### TASK PROMPT:
Find "Looking at the" in the records that follow; print that line and each subsequent line through the last one, verbatim and with nothing added.

***** EXTRACTED INFORMATION *****

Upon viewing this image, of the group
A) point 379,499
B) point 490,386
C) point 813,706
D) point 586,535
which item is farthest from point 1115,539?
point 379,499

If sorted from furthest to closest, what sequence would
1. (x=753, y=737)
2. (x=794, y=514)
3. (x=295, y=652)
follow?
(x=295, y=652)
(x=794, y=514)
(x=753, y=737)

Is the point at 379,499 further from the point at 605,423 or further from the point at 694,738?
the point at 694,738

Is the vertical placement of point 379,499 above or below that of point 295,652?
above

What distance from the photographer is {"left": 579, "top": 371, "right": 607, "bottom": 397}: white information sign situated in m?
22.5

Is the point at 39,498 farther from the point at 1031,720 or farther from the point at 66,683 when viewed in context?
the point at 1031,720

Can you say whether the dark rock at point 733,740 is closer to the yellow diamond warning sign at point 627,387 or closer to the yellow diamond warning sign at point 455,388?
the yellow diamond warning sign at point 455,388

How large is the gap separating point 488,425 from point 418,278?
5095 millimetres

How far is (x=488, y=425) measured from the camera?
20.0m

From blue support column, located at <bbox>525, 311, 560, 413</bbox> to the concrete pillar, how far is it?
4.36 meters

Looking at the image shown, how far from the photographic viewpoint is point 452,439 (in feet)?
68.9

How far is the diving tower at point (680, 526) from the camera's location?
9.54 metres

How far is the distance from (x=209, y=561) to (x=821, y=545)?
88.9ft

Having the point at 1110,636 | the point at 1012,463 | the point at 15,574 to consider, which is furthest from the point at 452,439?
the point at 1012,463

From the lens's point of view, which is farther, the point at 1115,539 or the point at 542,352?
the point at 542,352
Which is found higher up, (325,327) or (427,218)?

*****

### PROBLEM SOLUTION:
Looking at the image shown, how far from the photographic viewpoint is point 452,439 (in feet)?
68.9

How far is the diving tower at point (680, 526) from the camera's location?
9.54 metres

How far is the distance from (x=209, y=561) to (x=821, y=545)?
88.9ft

Having the point at 1110,636 | the point at 1012,463 | the point at 15,574 to consider, which is furthest from the point at 452,439?
the point at 1012,463

From the lens's point of view, which is farther, the point at 1115,539 or the point at 542,352?
the point at 542,352
Which is found higher up, (325,327) or (427,218)?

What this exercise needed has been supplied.